So begins the article, “Porn is not a dirty word,” by Bettina Arndt for The Age newspaper.
(image above is taken from the article posted on theage.com.au website)

What follows in her article is, predictably, an apology for mindless male entitlement; in this case, for the right to remain blissfully ignorant about some of the reasons that people might 'bang on' about it in the first place...
I’d like to unpack some of Arndt’s arguments one by one, and offer my response to it given my recent deconstruction of porn-as-unproblematic-product.

“Everywhere men look there’s another woman banging on about the dangers of porn.”
Not even preceded by an ‘it seems’ nor with a consideration of the many women who enjoy porn, nor also of the men who bang on about porn’s dangers as well.

According to the article, a recent Q&A program (a television program exploring current affairs and topics of general interest, often with guest speakers and audience participation) featured British sociologist Gail Dines, whom the article insinuates is one of those women ‘banging on’ about the damage done by “body-punishing, brutal, dehumanizing and debasing” pornography.

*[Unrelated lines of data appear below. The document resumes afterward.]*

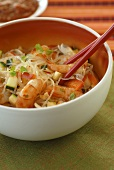Glass noodle salad with prawns (Thailand)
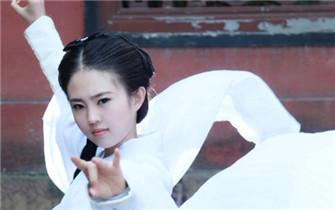 武汉美女cos小龙女白裙照神似刘亦菲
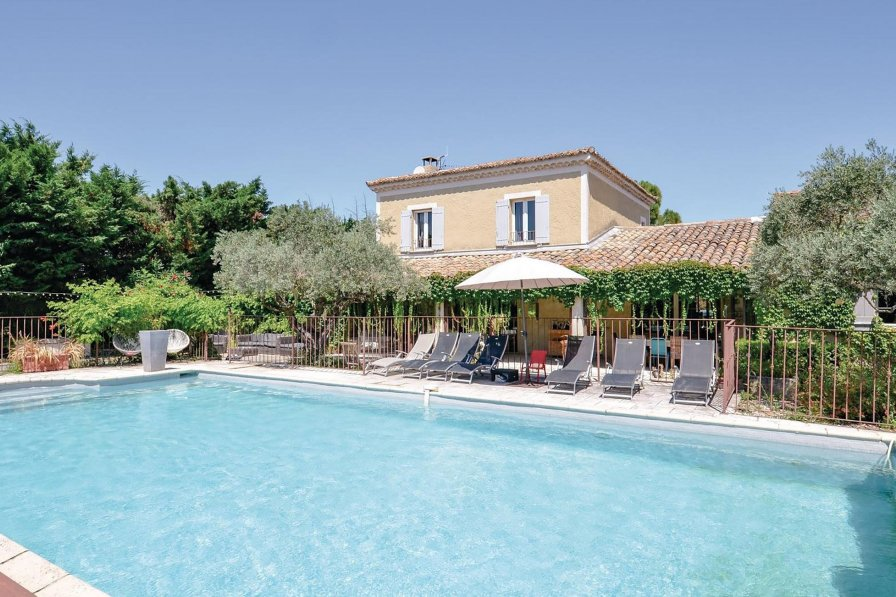 Villa rental in Cavaillon with private pool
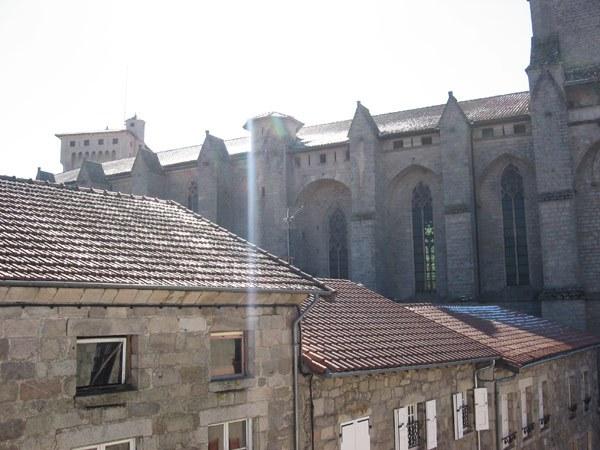 vue église abbatiale St Robert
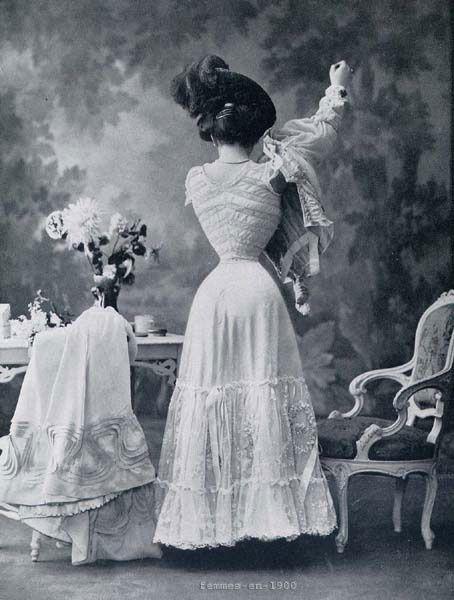 Copie de jupon et cache corset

The choice of Dines’ admittedly extreme words, accurate or otherwise, is then contrasted with the level-headed voice of reason by a male audience member, Jeff Poole. Poole states on the program that he “had been watching porn for more than 30 years” and “In all those many thousands of hours of wobbling pink bits, I’ve never seen any of the things you talk about. I’ve never seen the degradation of women or men for that matter. I’ve never seen rape, real or simulated. I have never seen violence.”

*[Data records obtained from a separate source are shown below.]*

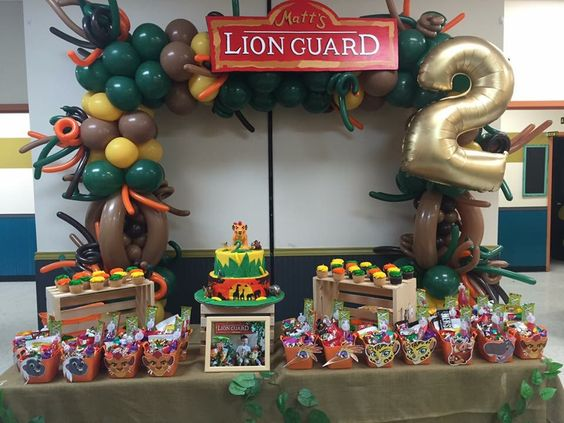 Decoraciones modernas para cumpleaños del Rey León
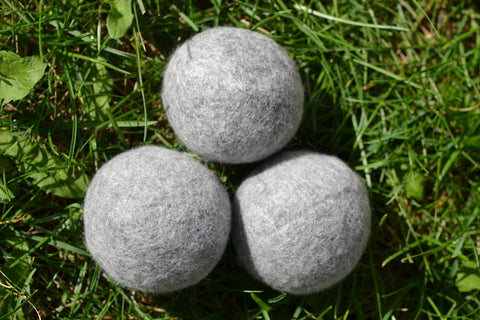 moss creek wool works, 1 barn box of 3 grey wool dryer balls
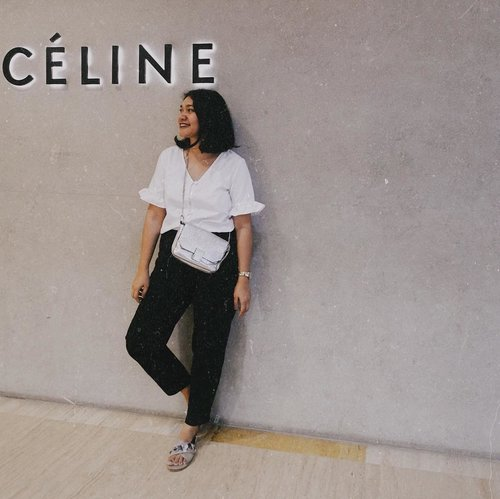"People always misspelled my name, especially on the phone when I make reservation they usually catch ""Lini, Or Serini"" oh Why!  So I usually goes with my sister name which is easier or my husband name nowadays. But occasionally I use Celine. Because why not? Easy. 😆 —  Top: @berrybenka  Pants: @x_sml  Sandal: @pvra.official  Bag: @zara . . . . . . #clozetteid #ggrep #celliswearing #wiw #outfitoftheday"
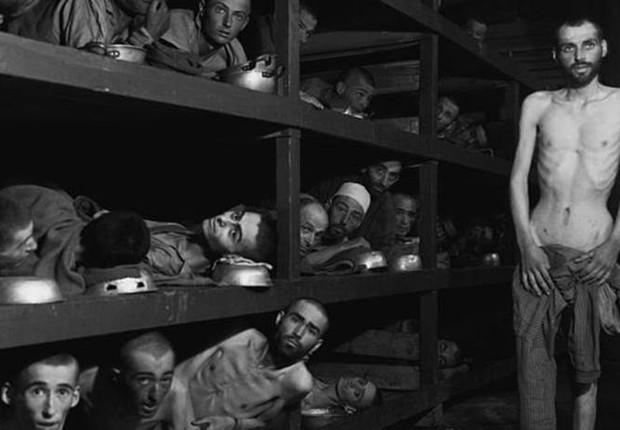Os negacionistas afirmam que as mortes de judeus sob o domínio nazista foram resultado da guerra e não de uma perseguição sistemática e assassinato em massa organizado pelo Estado (Foto: Getty Images via BBC)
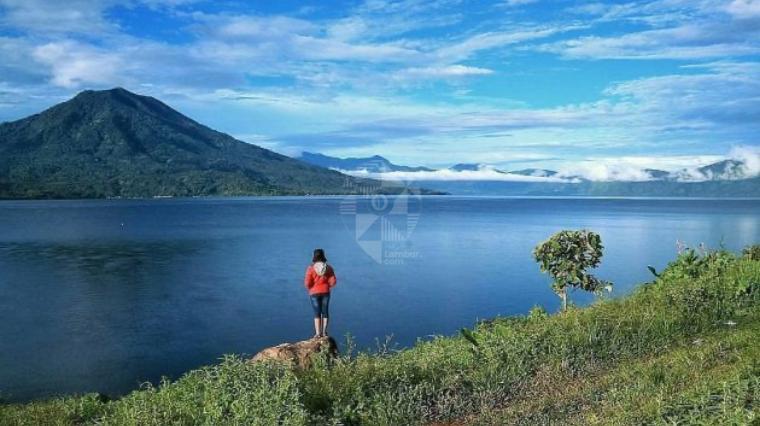 3 Tempat Wisata di Kabupaten Lampung Barat, View Alamnya Hebat!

According to Arndt, Poole “spoke for a huge audience of men who hear constant negative discussion of pornography and wonder why their own experiences are so very different… bewildered at women’s outrage at what they see as a harmless outlet for the strong male sex drive…” Arndt then adds, “To many men, porn seems a perfectly normal aspect of male sexuality that provides comfort and entertainment, and redresses the serious sexual imbalance between male and female desire.”

There are several problems with resting on men's perceptions of our own porn use as plainly acceptable, particularly just because it seems a "normal aspect" of our sexuality.

Simply:
1. What is normal is not necessarily good, true, healthy, or wise.
2. Arendt makes no further effort to problematise this normative assumption of the differences between male and female sexual desire, nor does she address the equally problematic assumption that porn actually SATIATES men’s presumably 'excess' desires (relative to...?).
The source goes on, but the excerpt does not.